Particle acceleration with associated generation and absorption of electromagnetic radiation in solar plasmas
Abstract
The heating of solar chromospheric internetwork regions is investigated by means of
the absorption of electromagnetic (EM) waves that originate from the photospheric
black body radiation. It is studied in the framework of a plasma slab model. The
absorption is provided by the electron-neutral collisions in which electrons oscillate in the EM wave field and electron-neutral collisions damp the EM wave. It is shown
that for plausible physical parameters, the absorbed heating flux is between 20%
and 45% of the chromospheric radiative loss flux requirement.

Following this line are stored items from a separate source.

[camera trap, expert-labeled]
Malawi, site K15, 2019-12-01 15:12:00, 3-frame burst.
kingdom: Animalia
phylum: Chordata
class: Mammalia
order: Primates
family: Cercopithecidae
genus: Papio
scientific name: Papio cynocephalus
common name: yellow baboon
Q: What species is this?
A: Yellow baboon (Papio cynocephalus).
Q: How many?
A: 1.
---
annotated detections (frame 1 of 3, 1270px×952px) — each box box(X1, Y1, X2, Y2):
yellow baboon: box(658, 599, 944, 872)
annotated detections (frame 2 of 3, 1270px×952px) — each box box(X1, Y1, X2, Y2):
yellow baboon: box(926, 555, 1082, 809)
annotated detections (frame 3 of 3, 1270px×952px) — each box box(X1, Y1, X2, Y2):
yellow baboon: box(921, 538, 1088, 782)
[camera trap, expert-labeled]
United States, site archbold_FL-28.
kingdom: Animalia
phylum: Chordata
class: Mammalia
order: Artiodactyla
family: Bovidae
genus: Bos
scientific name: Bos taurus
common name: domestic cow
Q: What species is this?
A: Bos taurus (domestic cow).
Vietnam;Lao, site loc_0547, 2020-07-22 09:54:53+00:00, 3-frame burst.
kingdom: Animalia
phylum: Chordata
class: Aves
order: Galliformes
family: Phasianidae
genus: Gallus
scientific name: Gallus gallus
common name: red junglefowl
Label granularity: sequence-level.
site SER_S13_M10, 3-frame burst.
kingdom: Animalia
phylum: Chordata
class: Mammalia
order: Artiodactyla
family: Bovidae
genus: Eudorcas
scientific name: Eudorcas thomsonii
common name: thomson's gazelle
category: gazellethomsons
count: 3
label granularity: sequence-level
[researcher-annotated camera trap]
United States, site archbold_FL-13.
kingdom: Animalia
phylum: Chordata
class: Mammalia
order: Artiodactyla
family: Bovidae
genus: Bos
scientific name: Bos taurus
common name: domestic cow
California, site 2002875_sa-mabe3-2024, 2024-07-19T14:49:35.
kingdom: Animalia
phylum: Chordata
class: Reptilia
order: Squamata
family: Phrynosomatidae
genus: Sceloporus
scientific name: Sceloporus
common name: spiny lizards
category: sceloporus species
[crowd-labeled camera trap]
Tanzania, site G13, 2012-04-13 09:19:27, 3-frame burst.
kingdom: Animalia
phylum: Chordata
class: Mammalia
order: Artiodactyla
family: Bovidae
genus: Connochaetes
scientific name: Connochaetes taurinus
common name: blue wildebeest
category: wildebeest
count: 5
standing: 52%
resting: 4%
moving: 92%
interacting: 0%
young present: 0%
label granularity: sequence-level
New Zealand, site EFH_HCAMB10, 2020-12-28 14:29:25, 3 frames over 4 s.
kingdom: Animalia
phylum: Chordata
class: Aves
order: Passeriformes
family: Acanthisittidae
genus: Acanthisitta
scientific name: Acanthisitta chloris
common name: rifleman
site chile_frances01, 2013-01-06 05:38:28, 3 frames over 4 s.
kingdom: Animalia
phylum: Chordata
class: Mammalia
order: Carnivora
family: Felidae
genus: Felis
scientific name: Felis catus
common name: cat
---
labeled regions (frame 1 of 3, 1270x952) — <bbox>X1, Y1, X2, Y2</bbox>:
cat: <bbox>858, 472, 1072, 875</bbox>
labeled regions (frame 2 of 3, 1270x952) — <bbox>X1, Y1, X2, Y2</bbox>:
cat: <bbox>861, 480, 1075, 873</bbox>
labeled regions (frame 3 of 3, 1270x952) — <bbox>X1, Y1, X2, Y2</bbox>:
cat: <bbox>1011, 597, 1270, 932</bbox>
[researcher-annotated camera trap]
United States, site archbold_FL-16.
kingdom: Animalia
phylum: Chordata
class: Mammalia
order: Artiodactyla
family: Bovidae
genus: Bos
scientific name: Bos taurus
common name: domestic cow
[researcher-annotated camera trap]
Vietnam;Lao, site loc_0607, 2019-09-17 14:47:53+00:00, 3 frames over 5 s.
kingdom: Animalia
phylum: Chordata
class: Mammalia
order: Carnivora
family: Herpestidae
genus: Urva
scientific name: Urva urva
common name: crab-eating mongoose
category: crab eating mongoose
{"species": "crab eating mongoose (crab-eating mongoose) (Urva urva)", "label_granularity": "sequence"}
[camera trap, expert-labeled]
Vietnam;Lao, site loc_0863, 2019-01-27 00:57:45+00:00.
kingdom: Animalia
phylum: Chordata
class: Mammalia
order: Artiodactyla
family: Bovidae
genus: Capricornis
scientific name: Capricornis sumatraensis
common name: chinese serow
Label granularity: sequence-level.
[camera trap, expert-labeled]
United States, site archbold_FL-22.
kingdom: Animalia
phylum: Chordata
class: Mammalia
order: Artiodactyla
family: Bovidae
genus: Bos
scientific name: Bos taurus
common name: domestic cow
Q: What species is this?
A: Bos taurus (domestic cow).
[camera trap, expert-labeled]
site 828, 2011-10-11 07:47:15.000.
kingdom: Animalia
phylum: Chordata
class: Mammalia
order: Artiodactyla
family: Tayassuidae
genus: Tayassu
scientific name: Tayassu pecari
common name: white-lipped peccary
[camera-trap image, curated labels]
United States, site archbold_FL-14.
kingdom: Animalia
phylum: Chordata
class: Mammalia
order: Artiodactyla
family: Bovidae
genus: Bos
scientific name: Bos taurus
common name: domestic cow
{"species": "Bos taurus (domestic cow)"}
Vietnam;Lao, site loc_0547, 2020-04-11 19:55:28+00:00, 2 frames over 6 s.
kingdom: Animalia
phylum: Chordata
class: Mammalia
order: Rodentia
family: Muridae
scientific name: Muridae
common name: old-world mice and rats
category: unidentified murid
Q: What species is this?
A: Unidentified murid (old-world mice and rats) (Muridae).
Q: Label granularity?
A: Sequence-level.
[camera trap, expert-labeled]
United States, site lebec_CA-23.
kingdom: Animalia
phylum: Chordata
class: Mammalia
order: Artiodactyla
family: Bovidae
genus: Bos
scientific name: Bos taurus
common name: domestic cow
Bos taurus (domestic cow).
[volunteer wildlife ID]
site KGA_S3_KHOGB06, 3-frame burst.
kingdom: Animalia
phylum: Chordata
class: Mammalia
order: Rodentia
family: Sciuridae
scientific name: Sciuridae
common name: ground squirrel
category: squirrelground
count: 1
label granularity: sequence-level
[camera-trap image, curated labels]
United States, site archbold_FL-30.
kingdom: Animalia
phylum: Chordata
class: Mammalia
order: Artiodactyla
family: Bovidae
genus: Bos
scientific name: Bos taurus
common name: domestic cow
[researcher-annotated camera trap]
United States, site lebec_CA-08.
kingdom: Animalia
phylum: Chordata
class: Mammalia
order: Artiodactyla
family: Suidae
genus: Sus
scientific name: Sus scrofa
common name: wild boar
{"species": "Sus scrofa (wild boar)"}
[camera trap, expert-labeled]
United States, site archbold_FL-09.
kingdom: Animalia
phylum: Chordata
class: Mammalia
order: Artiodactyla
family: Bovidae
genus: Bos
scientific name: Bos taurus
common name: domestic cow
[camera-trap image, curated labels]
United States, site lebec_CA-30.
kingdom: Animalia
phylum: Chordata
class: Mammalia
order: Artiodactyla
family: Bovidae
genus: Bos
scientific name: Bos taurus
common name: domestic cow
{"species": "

Further, 1.5D particle-in-cell simulations of a hot, low density electron beam injected into magnetized, Maxwellian plasma were used to further explore the alternative non-gyrotropic beam driven EM emission mechanism, which was first studied in Ref.[83]. Variation of beam injection angle and background density gradient showed that the emission is caused by the perpendicular component of the beam injection current, whereas the parallel component only produces Langmuir waves, which play no role in the generation of EM waves in our mechanism. When the beam is injected
perpendicularly to the background magnetic field, any electrostatic wave generation
is turned off and a purely EM signal is left.
Finally, a possible solution to the unexplained high intensity hard x-ray emission observable during solar flares was investigated via 3D particle-in-cell simulations. A beam of accelerated electrons was injected into a magnetised, Maxwellian, homogeneous
and inhomogeneous background plasma. The electron distribution function
was unstable to the beam-plasma instability and was shown to generate Langmuir waves, while relaxing to plateau formation. Three different background plasma density gradients were investigated. The strong gradient case produced the largest fraction of electrons beyond 15vth. Further, Langmuir wave power is shown to drift to smaller wavenumbers, as found in previous quasi-linear simulations.